## [Task prompt]
In the account of a nurse's planned first day back at work, which day of the week does the family call "Family Day"?

## [Extract to read]
^^^^^^^^^^^^^^^^

Well, today was my greatly anticipated first-day-back to work. A new hospital (Loyola University Medical Center), a new state, a new situation (staffing agency - kinda like substitute teaching for nurses), a new computer charting system. I rose and shone (?) at 4:30 a.m., and just before I left the house ... 4:59... the phone rang. "Sorry, Heidi, but Loyola cancelled you today." Aahhh! What a major disappointment! Matt had slept on the couch to give me a sound night's rest since we're all fighting colds. He heard the phone ring and knew it was either a cancellation, or my Grandma (97) made her worldly departure. Choice number one.
I went back to bed and stewed. Man, was I mad! I needed this day out for more than simply money. My nurse's heart is aching for action. My sedentary brain is longing for complex conversation that doesn't involve noodles, pee-pee on the potty, or one-sided safety talks. I want to know if I know what I used to know: how to hang drips, how to start IV's, how to assist a physician during procedure, how to detect impending doom.
I keep calling the phase after baby number three "the beginning of the beginning - again." Everyone's born, everyone's growing. The only thing slowing me down is the limitations of the children, not my physical fatigue from pregnancy, so I shoulder alot more. I feel strong and sharp. I can see my way to organize, prioritize. I know that my primary job is being the SAHM, which I love, not because I've always dreamed of this, but because I'm fulfilling a calling and see God in it all around me. This is the most valuable of times. I treat my days with the seriouness that I would any other job. I don't take my time with the kids lightly. I don't look for distraction for myself (since I'm pretty introverted) or sit idly by; I focus on being present to the kids, teaching, playing, observing. Each night I think, Did I look each child directly in their eyes and communicate their value in a way they understood? Did I cuddle each one? Did I kiss each one without worrying about the time of day? Did I give my best? I think it takes deliberate choices to engage the kids and not focus on myself.
That being said, I also believe that I need to work a little bit outside the home. Matt is my greatest champion to that end. He doesn't try to harness my energy by re-directing my focus home, he synergizes my efforts in helping me seek the right kind of nursing job for this phase. Granted, there are only a few days a month that I can work that will not totally throw off the rythym of the household - a few Saturdays, maybe some Sunday evenings, but not Mondays. Mondays are about the only sacred space that we have. They're deemed "Family Days," and we protect them fiercely. However, working Saturdays impacts Matt because he generally works at the office for 6 hours, and then later after we (kids and I) go to bed in the evening. But he's willing to reallocate those hours elsewhere in the week to help me get the release that I need in my career. Honey, I love you, and am grateful for the way you're encouraging me.
So, for Pete's sake, don't call me off! The scheduler is looking to see if there's anything available this evening. I'm hopeful. Even if it's just for four hours (though the drive is an hour in itself), I'd like to get my foot in the door. This could be the start of my working pattern for years to come. I look forward to my orientation at Northwestern University Medical Center, too. The more orientations I've completed, the more facilities I can chose to work in. I'll begin to accumulate skills, experiences, information, and relationships that will solidify my nursing path. No more foreseeable long absences from ICU or oncology (I've been out for 9 months with the move and pregnancy). It's time to jump in and stay in the pool!
I feel like it's my first day of school, but the bus didn't pick me up. If not today, then hopefully next Saturday.

^^^^^^^^^^^^^^^^

[Saved entries]
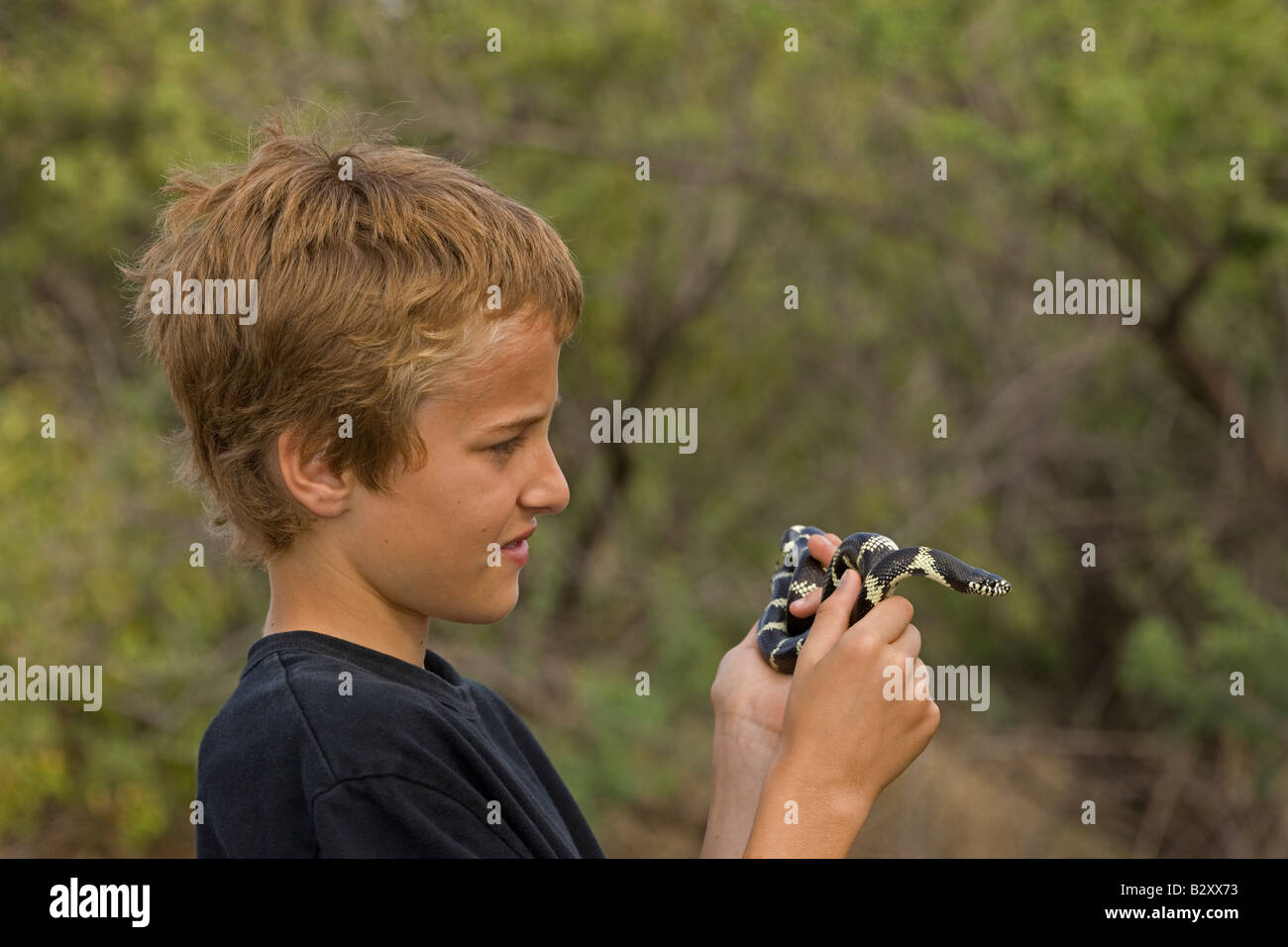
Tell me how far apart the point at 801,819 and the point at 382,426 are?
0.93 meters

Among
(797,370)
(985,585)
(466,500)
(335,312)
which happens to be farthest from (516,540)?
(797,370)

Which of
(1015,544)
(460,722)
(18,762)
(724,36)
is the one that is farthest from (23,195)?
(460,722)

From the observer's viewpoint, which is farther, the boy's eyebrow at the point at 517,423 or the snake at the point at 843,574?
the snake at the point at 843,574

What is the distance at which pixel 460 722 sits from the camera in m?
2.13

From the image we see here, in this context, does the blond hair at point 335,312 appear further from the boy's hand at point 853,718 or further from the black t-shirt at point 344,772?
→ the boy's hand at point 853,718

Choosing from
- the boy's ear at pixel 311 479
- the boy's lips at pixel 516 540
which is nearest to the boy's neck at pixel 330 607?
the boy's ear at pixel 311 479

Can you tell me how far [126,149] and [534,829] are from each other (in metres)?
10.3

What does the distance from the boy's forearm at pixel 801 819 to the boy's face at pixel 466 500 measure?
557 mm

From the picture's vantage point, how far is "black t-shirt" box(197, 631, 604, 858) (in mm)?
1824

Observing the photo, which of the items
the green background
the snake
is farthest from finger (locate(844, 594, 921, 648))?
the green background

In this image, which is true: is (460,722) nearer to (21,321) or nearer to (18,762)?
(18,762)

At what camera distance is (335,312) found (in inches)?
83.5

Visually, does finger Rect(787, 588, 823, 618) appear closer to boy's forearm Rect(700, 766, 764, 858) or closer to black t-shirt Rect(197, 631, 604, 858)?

^^^^^^^^^^^^^^^^

## [Exercise result]
Monday